### RECORDS TO USE

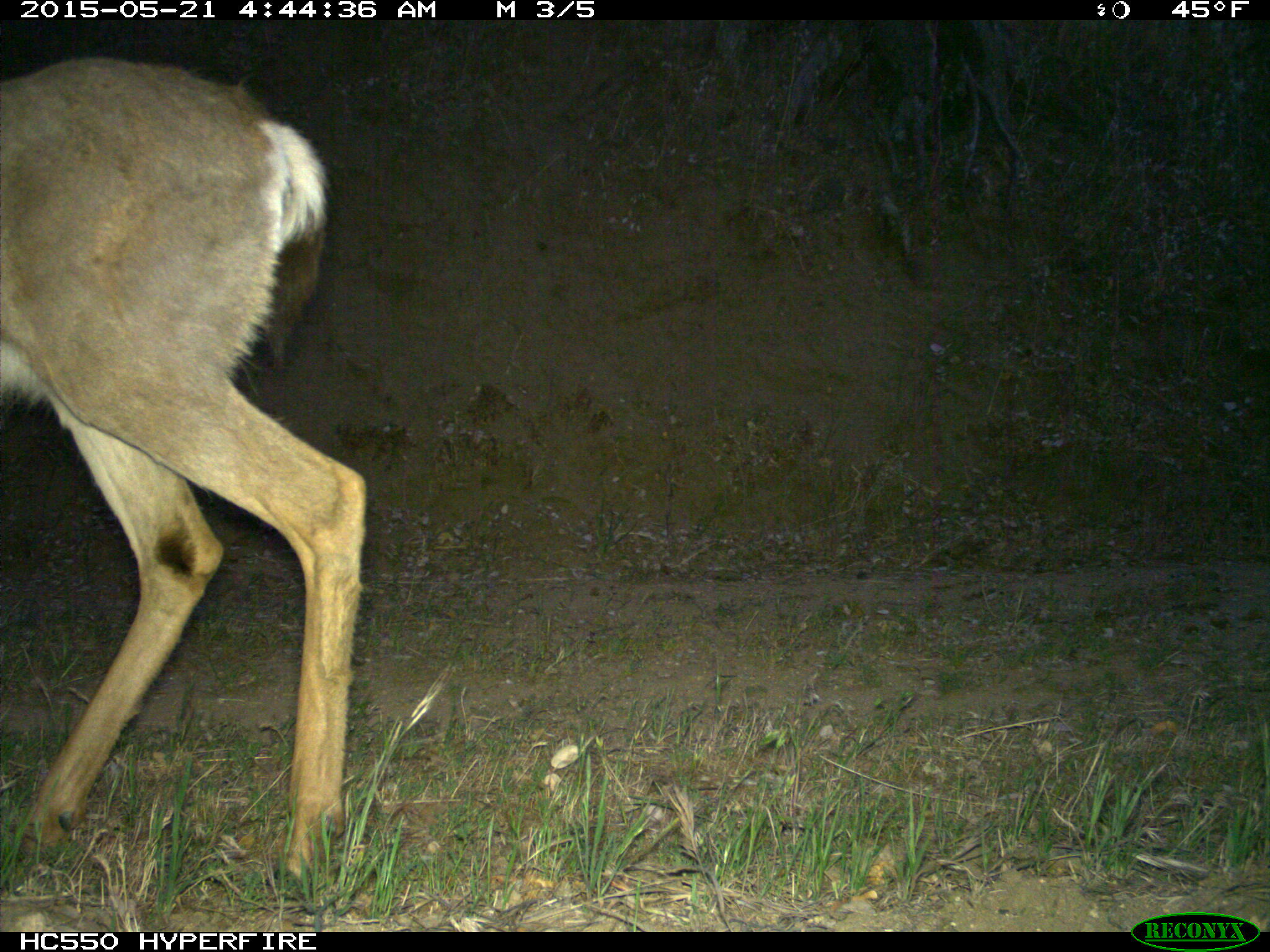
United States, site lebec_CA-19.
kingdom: Animalia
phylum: Chordata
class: Mammalia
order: Artiodactyla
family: Cervidae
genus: Odocoileus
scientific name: Odocoileus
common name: deer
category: unidentified deer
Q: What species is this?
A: Unidentified deer (deer) (Odocoileus).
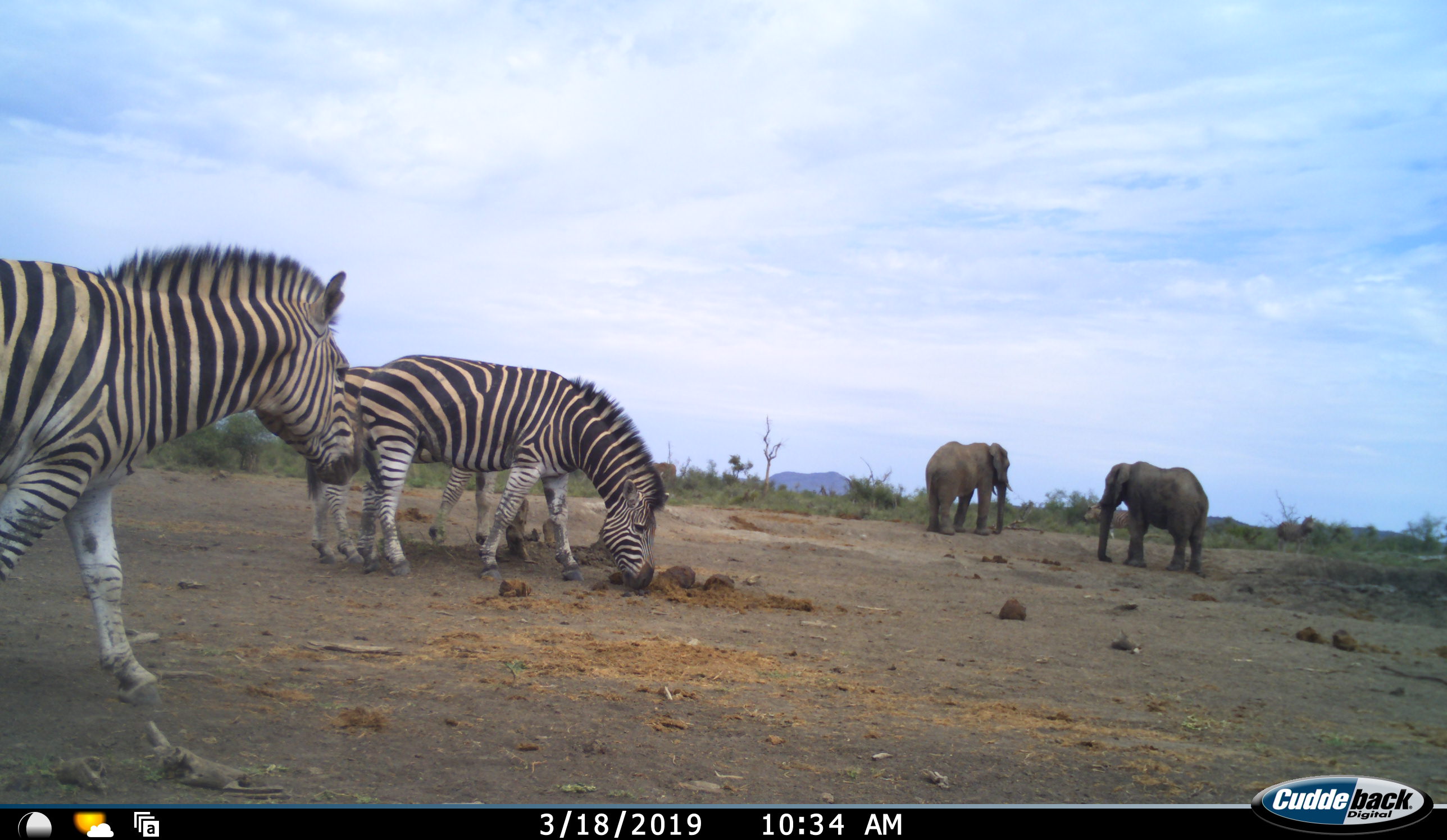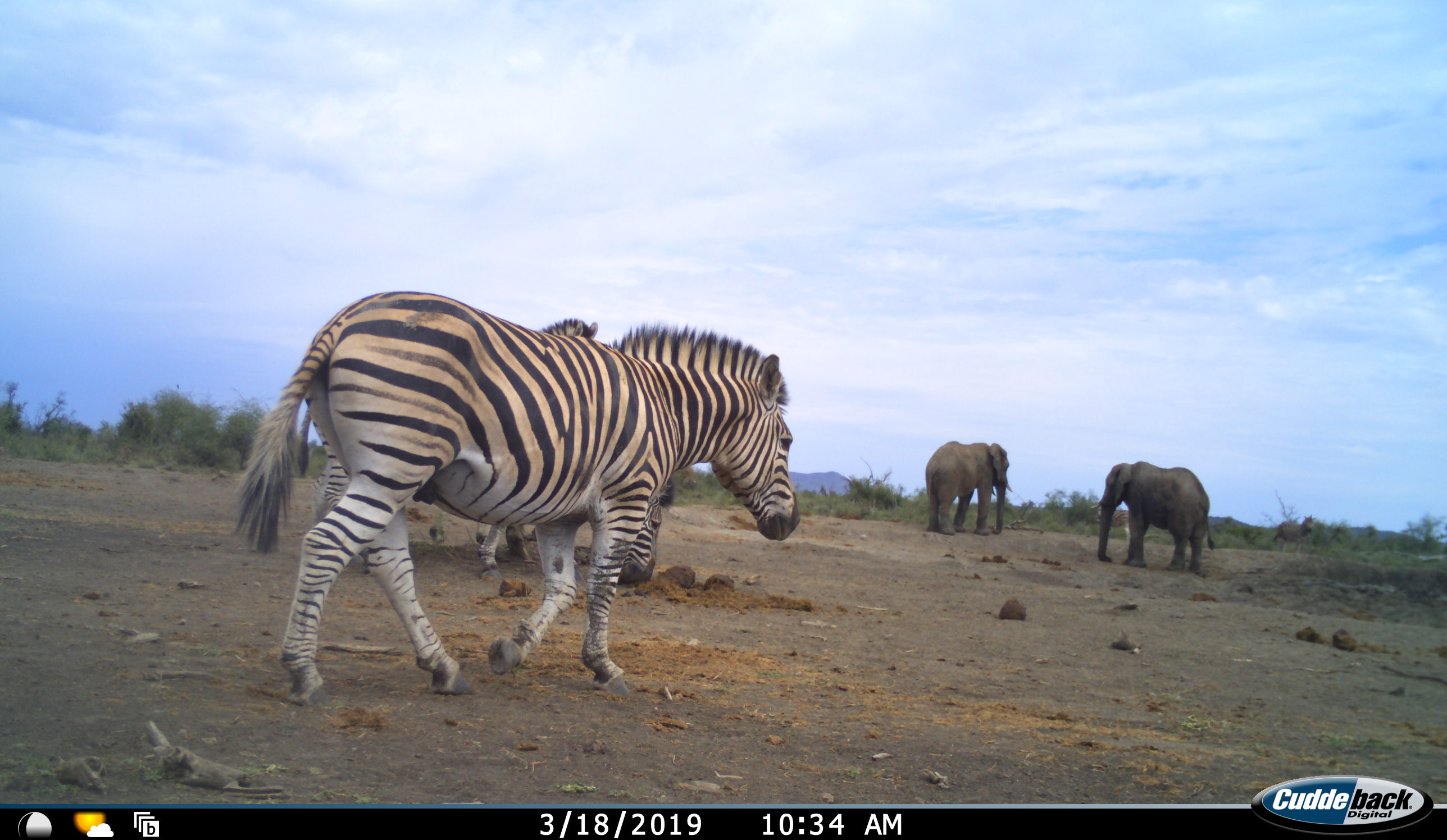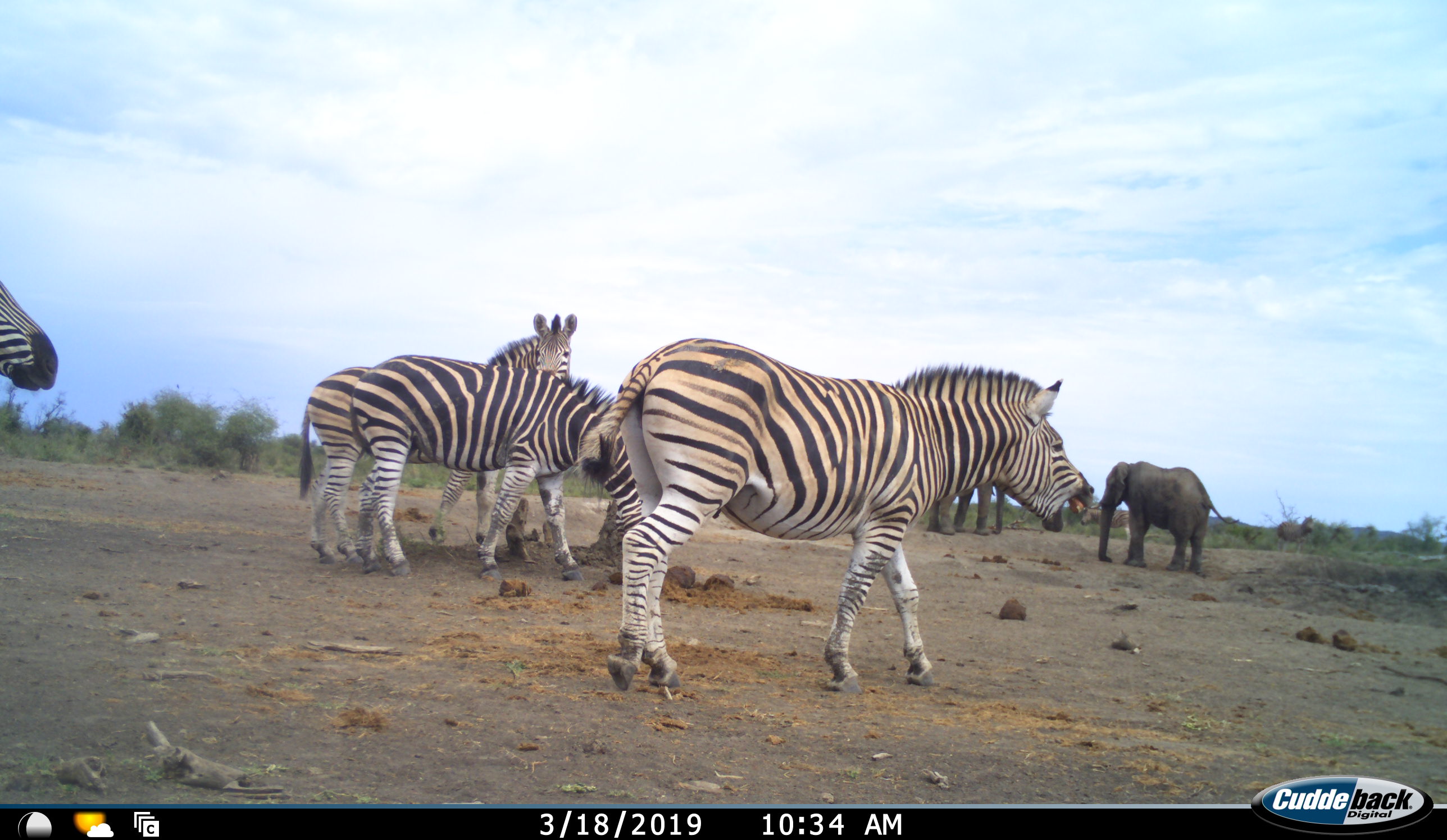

### REQUIREMENT
Copy every line above exactly, leaving no picture in the copy.

### SOLUTION FOR THIS EXERCISE
United States, site lebec_CA-19.
kingdom: Animalia
phylum: Chordata
class: Mammalia
order: Artiodactyla
family: Cervidae
genus: Odocoileus
scientific name: Odocoileus
common name: deer
category: unidentified deer
Q: What species is this?
A: Unidentified deer (deer) (Odocoileus).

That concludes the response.